One can see that the farest an individual judgment is
from the most consensual majoritary grade,
the less impact it has on the result.
This rewards honest individual judgments,
by ignoring as near as may be the most cranky or strategic judgements.
Properties
The Majority Judgment is:
-
allowing anonymity:
interchanging the names of judges does not change the outcome:
all judges are given an equal power.
-
neutral:
interchanging the names of choices does not change the outcome:
all choices are treated equally.
-
complete:
every choice is either superior or inferior
to any other choice, or both when equal.
Hence the Majority Judgement is not subject
to Condorcet's paradox.
-
monotone:
if a choice is superior or egal to another one,
and a judge increases its grade for it,
it becomes strictly superior.
-
transitive:
if a first choice is superior to a second one,
and this second one is superior to a third,
then the first is superior to the third).
-
coherent:
it is independent of irrelevant alternatives as formulated by Nash-Chernoff:
removal or addition of choices does not change
the judges’ evaluations of the other choices.
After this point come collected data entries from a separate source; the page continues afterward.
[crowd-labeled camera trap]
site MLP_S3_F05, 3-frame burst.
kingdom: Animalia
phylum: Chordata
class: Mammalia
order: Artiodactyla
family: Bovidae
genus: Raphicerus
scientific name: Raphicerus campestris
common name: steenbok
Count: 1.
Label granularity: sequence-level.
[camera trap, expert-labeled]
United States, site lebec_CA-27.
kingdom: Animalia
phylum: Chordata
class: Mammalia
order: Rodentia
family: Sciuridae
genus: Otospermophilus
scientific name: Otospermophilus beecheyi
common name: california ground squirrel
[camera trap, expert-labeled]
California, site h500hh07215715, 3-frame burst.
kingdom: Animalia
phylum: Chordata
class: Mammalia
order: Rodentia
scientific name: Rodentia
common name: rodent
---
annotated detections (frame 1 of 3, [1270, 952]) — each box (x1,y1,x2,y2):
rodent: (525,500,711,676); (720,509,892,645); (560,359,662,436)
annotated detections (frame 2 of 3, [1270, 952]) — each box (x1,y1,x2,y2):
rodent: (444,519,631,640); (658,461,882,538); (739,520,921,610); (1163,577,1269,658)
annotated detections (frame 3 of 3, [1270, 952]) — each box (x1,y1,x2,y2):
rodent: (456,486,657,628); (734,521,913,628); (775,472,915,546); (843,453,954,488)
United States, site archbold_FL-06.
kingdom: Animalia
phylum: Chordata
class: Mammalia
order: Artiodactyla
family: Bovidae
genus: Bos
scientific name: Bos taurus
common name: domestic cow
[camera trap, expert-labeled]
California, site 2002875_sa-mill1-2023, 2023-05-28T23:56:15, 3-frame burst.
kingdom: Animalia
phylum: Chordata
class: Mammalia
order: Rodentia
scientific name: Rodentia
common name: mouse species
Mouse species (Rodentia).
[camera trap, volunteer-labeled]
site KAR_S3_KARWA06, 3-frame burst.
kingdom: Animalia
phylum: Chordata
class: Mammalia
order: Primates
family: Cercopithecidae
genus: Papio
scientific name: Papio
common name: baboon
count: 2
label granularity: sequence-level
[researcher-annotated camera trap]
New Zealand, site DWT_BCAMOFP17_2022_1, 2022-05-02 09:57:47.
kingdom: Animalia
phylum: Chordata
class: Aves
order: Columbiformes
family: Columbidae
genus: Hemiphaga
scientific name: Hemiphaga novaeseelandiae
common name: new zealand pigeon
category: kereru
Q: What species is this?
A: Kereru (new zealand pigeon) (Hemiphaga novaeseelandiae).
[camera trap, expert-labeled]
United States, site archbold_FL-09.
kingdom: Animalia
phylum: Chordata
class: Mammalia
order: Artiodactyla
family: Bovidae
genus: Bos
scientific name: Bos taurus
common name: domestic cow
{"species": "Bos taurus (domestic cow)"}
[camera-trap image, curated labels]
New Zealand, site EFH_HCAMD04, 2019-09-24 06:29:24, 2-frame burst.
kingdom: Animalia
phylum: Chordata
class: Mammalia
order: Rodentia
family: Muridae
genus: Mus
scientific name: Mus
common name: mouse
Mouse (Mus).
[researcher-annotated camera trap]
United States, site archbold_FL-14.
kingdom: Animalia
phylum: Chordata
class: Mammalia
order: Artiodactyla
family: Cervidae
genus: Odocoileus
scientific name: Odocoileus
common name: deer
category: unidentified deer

Hence the Majority Judgement is not subject
to Arrow's paradox.
-
strategy-proof-in-grading:
judging a choice higher or lower
than our intimate judgement has the opposite impact
on its most consensual majority grade.
-
partially strategy-proof-in-ranking:
increasing (resp. decreasing) the rank of a choice with respect to another choice,
can not decrease (resp. increase) the rank of this other choice.
-
not Condorcet-consistent:
not guarantying the selection of a choice
which is preferred by a majority against every of the others separately.
Except when the electorate is “polarized”:
when the higher (resp. the lower) a judge evaluates one choice the lower (resp. the higher)
she/he evaluates the other, so there can be no consensus;
hence when judges are most tempted to manipulate.
This property is judged undesirable, by Michel Balinski and Rida Laraki,
as they prove how easily the Majority Rule can go wrong when voting
on but two candidates, let alone more.
-
not excluding the no-show paradox:
it may be better for a judge not to judge
than to express her/his opinion sincerely because her/his vote
can tip the scales against his favorite choice.
This property is judged insignificant, by Michel Balinski and Rida Laraki,
when compared with the serious problems of methods of election,
the Arrow and Condorcet paradoxes and strategic manipulation.
Moreover, the only methods based on measuring that exclude
the no-show paradox are point-summing methods,
which, amongst other drawbacks, are highly manipulable.